What you will do
Pull out the stretch of the statistics lab handout from "Part 2 - Describing" through "use all semester.", copying it word for word.

*** Given passage ***

We will work through a series of questions in this lab, which will cover some of the topics we went over in the Introduction and Data Visualization slides. Fill in answers to the questions presented throughout this document. You may work together with others, but each student will need to submit their own version of this file to Gradescope as a .pdf with all answers filled out.


Part 1 - Conceptual Questions

Question 1: In the Introduction slides, I stated that ‘Statistics is about variation.’ In your own words, explain what I meant by this statement.

Question 2: What is a census? Give two reasons why we do not always want to conduct a census.

Question 3: What does it mean to say two variables are associated with each other?


Part 2 - Describing Data & Including Context

We have seen the terms population, parameter, sample, statistic, and observation in the Introduction slides. These terms are important for helping us describe data and understand what the purpose of a study is. Being able to read a summary of a study and label these individual parts is going to be an important skill we will use all semester.

When we are describing the population, sample, and observations in a study, we want to provide adequate context to explain the study and data. The following are some things to consider when reading a description of a study.

5 W’s and H of Data

  • Who – Who collected the data, who is the data collected on? How many observations are there?

  • What – What variables were data recorded on?

*** End of Given passage ***
*** Provided records ***

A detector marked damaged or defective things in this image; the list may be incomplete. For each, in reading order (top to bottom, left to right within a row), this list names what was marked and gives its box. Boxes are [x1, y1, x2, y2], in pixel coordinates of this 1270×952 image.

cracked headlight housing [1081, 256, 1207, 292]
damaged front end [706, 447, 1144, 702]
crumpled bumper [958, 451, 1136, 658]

*** End of Provided records ***
*** Provided records ***

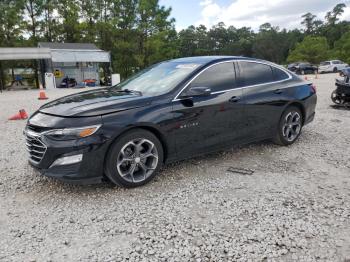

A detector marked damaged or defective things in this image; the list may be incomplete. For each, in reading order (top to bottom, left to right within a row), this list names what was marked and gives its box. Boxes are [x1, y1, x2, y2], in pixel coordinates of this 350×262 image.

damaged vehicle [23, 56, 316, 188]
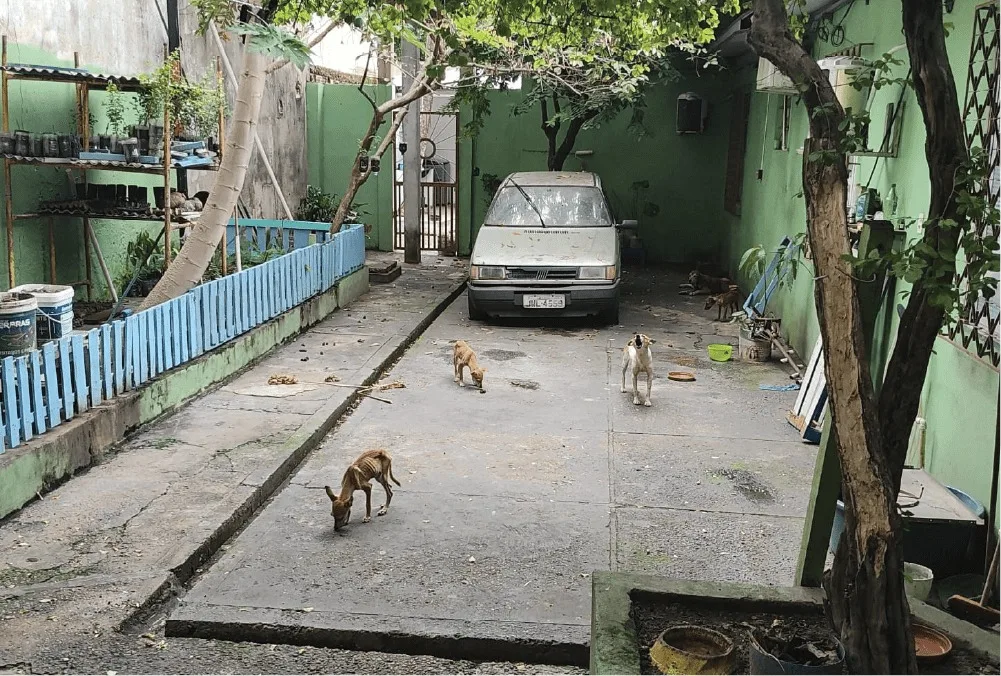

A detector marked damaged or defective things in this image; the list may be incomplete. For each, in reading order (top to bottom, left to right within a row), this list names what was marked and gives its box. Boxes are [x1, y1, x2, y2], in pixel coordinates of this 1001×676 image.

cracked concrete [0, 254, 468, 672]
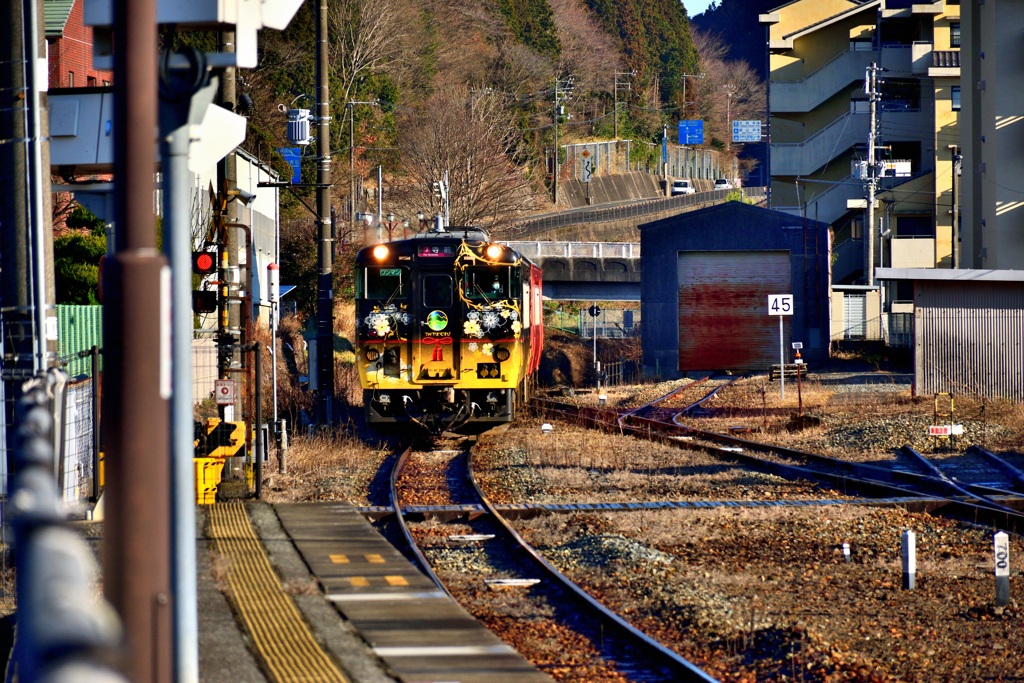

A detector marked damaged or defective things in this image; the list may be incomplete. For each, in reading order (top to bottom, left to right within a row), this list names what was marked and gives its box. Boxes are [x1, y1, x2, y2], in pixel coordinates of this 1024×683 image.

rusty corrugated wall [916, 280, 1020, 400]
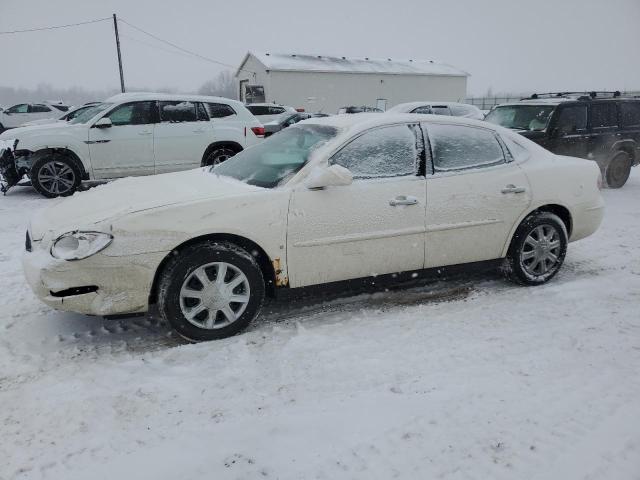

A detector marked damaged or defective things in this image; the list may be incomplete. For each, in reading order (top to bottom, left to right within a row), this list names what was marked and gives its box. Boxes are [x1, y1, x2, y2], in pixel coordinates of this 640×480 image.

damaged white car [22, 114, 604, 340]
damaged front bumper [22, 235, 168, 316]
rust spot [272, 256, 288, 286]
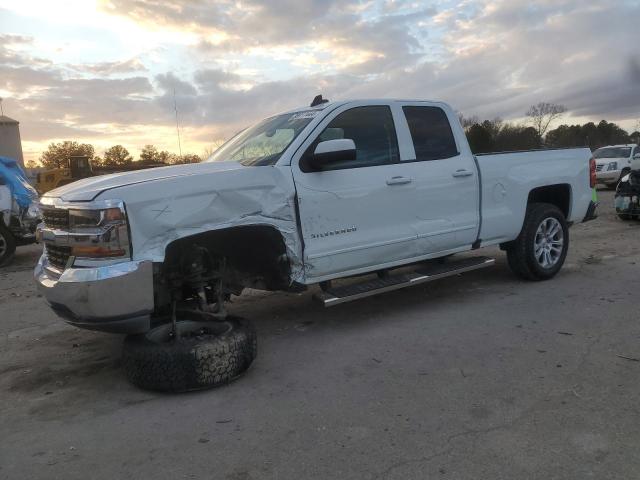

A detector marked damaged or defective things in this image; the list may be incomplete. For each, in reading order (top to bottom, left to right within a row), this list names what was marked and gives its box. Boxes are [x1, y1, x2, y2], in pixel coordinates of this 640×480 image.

*** End of Provided records ***
*** Provided records ***

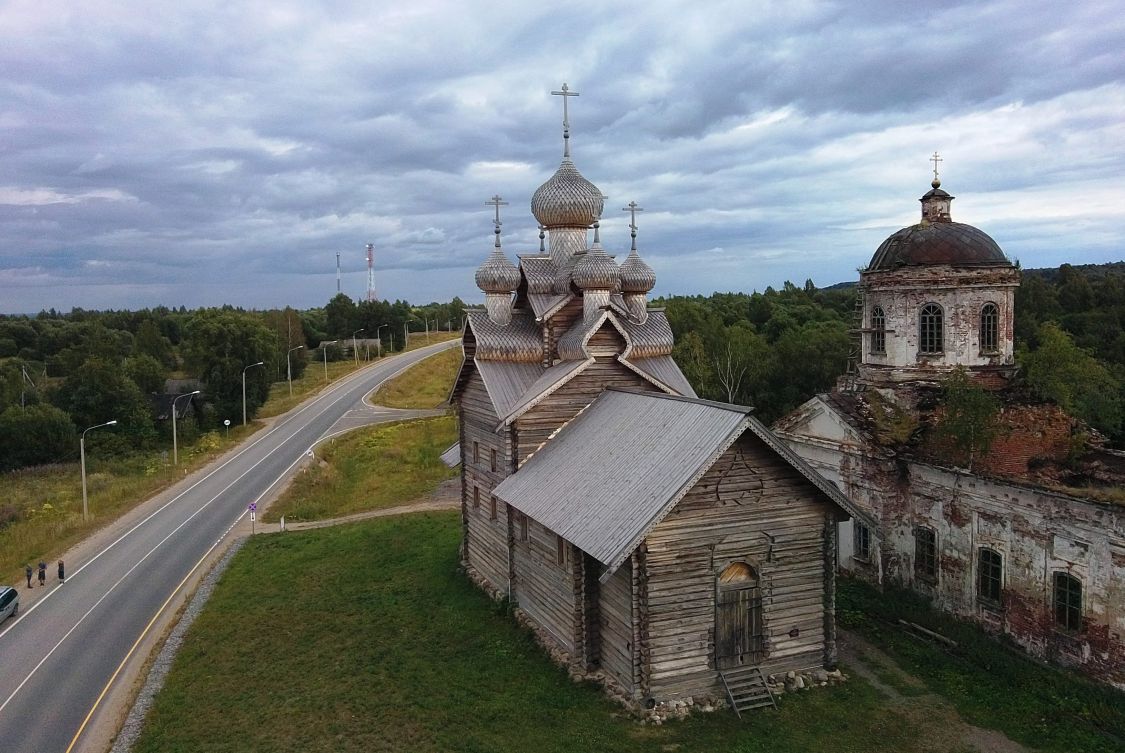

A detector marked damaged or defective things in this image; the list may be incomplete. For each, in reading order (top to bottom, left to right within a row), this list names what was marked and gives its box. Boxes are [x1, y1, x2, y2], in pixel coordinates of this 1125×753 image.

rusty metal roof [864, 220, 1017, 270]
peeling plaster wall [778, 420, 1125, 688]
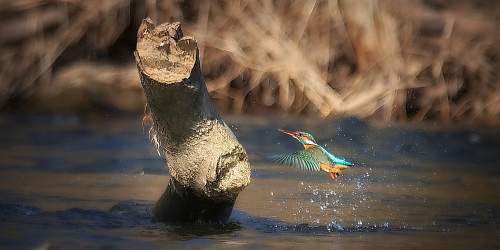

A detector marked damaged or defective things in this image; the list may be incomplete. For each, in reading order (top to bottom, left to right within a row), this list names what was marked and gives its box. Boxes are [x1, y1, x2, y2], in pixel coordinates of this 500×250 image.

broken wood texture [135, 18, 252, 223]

*** End of Provided records ***

Solution
Part 2 - Describing Data & Including Context

We have seen the terms population, parameter, sample, statistic, and observation in the Introduction slides. These terms are important for helping us describe data and understand what the purpose of a study is. Being able to read a summary of a study and label these individual parts is going to be an important skill we will use all semester.